More than 200 English “indignants”, determined to pursue their global campaign against corporate greed, remained outside St. Paul’s Cathedral near the heart of London’s financial district after a second night of camping.

“Capitalism is crisis” proclaimed a banner hanging at the forefront of the camp: about a hundred tents erected in front of the cathedral near the financial district, considered the symbol of British finance. Sitting in front of their tents or on the steps of the cathedral, the protesters, chatting and sipping tea, attracted curious looks from passers-by and business men on their way to work.

“We will stay as long as it takes,” assured Danielle Allen, a 25-year-old unemployed teacher, who joined the camp with some friends. “Even though we live in a democracy, most people feel they aren’t being heard,” she explained. “We are trying to raise awareness and to show everyone how corrupt the banking system is.”

On Saturday, a group named Occupy LSX called the first people’s assembly in London, which was attended by 3,000 people according to British press. Justin is protesting “against austerity measures which will only deepen recession.” “Banks got millions and they are rewarding themselves bonuses, but giving nothing back,” he says indignantly. Like Justin, students Mark and Sean want “more regulation and a rebalancing of the system in favour of ordinary people.”
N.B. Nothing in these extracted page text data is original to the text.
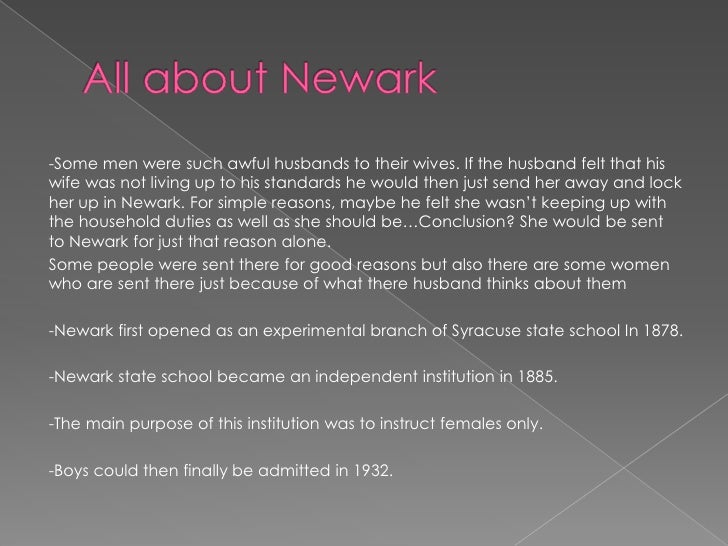 All about Newark

-Some men were such awful husbands to their wives. If the husband felt that his wife was not living up to his standards he would then just send her away and lock her up in Newark. For simple reasons, maybe he felt she wasn't keeping up with the household duties as well as she should be…Conclusion? She would be sent to Newark for just that reason alone.

Some people were sent there for good reasons but also there are some women who are sent there just because of what there husband thinks about them

-Newark first opened as an experimental branch of Syracuse state school In 1878.

-Newark state school became an independent institution in 1885.

-The main purpose of this institution was to instruct females only.

-Boys could then finally be admitted in 1932.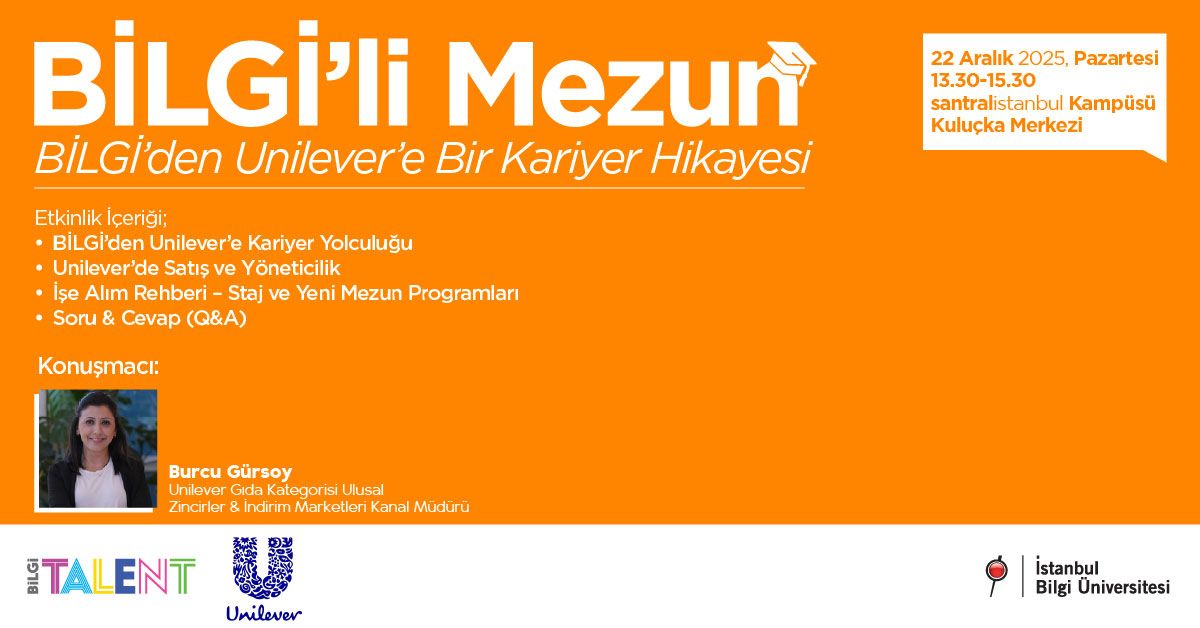 BİLGİ'li Mezun
BİLGİ'den Unilever'e Bir Kariyer Hikayesi

22 Aralık 2025, Pazartesi
13.30-15.30
santralistanbul Kampüsü
Kuluçka Merkezi

Etkinlik İçeriği;
• BİLGİ'den Unilever'e Kariyer Yolculuğu
• Unilever'de Satış ve Yöneticilik
• İşe Alım Rehberi – Staj ve Yeni Mezun Programları
• Soru & Cevap (Q&A)

Konuşmacı:

Burcu Gürsoy
Unilever Gıda Kategorisi Ulusal Zincirler & İndirim Marketleri Kanal Müdürü

BİLGİ TALENT

Unilever

İstanbul Bilgi Üniversitesi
For many of the protesters, the Wall Street occupation was the trigger. “I couldn’t wait for something to happen in London,” says Frank Mills, a 21-year-old teacher. Merry O’Neill, a Franco-Irish 18-year-old, believes that “people everywhere need to stand up. We live in supposed democracies, which in reality are not democratic.” “To be honest, I don’t know if it will last the week because many of us work and we all need to eat,” she admits. But she hopes that “a nucleus will stay through the week and that greater numbers will join at the weekend.”

Between 150 and 200 “indignants” remained in a happy make-shift village outside the European Central Bank in Frankfurt at midday on Monday. The German “indignants” set up camp after a protest on Saturday which gathered together more than 5,000 protesters. The number of tents has since risen and now there are more than fifty on the grassy square outside the ECB, on which stands the famous blue and yellow sculpture of the Euro sign. The mostly young Frankfurt protesters hold regular general assemblies, prepare pamphlets and organise the management of the camp, collecting provisions and wood for heating and cooking.